— BEGIN Selected extract —
Statistical Properties of Large Margin Classifiers

Peter Bartlett
BIOwulf Technologies
(visiting UC Berkeley)
 

Many successful pattern classification algorithms can be viewed as large margin classifiers: they use thresholded real-valued functions, and choose these functions by minimizing a cost function involving the margin (the amount by which the function's value lies to the correct side of the threshold).  Voting methods such as adaboost, kernel methods such as support vector machines, neural network classifiers, and logistic regression can all be viewed in this way.  This talk will present recent results on the convergence of the risk (misclassification probability) of large margin classifiers.

Finding a classifier from some class with risk near the minimal value over that class is computationally infeasible for many interesting classes.  As a consequence of our results, we show that large margin classification algorithms can be viewed as computationally feasible approaches to approximately minimizing risk, where the notion of approximation error depends on the margin cost function.

We also show that under Tsybakov's low noise assumption (for instance, that the conditional probability of one class is bounded away from 1/2), the risk converges surprisingly quickly: as quickly as the rates exhibited by Tsybakov using the computationally infeasible approach of empirical risk minimization.

(joint work with Jon McAuliffe and Mike Jordan)
— END Selected extract —
— BEGIN Supplied records —
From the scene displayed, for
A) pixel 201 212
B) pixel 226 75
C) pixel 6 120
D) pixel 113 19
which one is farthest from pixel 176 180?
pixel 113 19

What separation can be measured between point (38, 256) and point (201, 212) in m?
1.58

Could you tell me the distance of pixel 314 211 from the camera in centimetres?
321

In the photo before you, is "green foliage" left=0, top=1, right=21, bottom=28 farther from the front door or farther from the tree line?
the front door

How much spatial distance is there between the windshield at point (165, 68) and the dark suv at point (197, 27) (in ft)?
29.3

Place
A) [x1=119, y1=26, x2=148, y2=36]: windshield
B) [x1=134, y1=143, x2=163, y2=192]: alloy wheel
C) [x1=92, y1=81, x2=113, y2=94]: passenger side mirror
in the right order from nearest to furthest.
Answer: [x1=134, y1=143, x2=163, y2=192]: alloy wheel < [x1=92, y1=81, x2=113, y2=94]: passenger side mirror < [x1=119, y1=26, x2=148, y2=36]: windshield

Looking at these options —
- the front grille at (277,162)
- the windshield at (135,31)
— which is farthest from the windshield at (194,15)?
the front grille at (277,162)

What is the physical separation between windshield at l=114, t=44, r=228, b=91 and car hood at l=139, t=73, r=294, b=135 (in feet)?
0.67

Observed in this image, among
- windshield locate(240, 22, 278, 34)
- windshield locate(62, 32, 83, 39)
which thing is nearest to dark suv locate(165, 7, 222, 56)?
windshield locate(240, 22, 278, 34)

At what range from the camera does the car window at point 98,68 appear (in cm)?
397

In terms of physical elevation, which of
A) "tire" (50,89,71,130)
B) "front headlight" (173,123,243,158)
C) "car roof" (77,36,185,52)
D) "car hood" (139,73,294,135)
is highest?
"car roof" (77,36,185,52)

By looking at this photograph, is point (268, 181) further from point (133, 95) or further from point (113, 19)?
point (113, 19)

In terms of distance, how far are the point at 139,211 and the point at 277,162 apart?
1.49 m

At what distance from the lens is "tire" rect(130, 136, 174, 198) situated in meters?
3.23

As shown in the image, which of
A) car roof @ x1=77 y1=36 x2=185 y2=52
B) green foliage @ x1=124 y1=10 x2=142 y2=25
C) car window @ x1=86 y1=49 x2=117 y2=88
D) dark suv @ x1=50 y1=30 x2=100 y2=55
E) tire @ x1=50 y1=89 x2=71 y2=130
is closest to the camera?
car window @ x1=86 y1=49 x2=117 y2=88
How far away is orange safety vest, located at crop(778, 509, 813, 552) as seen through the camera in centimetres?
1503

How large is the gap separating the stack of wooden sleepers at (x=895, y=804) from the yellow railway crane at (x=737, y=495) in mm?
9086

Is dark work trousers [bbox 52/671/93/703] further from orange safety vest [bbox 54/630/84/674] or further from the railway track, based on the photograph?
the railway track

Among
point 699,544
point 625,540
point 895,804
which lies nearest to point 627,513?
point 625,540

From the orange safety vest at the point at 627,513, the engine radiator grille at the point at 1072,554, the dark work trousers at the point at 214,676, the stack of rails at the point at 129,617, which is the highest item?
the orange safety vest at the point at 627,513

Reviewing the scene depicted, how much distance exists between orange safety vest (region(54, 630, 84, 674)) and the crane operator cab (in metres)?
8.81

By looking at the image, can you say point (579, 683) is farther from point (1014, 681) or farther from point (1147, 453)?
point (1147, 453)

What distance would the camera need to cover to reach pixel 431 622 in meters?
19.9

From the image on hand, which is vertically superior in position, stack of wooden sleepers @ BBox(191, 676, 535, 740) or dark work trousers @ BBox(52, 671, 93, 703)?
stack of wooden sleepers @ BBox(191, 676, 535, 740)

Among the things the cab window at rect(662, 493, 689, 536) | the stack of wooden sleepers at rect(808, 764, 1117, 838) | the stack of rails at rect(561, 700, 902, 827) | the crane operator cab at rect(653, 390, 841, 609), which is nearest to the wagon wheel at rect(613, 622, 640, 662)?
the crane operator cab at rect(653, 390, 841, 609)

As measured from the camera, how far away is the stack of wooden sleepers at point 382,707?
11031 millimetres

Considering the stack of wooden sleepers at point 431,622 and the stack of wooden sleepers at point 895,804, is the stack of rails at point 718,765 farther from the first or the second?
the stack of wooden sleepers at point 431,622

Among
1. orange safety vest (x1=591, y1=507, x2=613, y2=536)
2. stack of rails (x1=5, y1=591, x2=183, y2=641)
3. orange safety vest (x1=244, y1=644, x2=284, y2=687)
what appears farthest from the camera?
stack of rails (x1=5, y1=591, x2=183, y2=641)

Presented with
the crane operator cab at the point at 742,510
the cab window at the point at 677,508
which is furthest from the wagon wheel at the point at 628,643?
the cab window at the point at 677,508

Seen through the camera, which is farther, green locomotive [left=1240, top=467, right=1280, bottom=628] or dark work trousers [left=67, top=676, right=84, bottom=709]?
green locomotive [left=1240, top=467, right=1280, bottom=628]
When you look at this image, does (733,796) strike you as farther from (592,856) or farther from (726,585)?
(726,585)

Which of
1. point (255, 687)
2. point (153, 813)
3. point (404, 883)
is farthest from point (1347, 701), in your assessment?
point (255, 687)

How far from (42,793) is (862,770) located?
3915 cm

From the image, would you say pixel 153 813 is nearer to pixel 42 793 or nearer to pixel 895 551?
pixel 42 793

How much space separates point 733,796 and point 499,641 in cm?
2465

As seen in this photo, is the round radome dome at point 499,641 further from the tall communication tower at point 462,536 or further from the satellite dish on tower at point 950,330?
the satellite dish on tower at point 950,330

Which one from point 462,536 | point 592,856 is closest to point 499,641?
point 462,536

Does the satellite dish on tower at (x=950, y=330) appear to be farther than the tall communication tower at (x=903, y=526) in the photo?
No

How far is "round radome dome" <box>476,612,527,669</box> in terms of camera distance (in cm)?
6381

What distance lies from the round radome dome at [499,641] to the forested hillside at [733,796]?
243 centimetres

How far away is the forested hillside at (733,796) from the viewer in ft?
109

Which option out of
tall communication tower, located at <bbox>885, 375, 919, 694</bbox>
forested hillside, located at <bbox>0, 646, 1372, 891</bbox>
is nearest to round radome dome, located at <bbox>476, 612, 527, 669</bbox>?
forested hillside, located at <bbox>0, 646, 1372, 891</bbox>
— END Supplied records —
### Given instruction
Reproduce word for word the passage of the abstract on large margin classifiers from "Finding a classifier" to "margin cost function.". The data shown here was taken from a separate source that has no connection to the abstract.

### Response below
Finding a classifier from some class with risk near the minimal value over that class is computationally infeasible for many interesting classes.  As a consequence of our results, we show that large margin classification algorithms can be viewed as computationally feasible approaches to approximately minimizing risk, where the notion of approximation error depends on the margin cost function.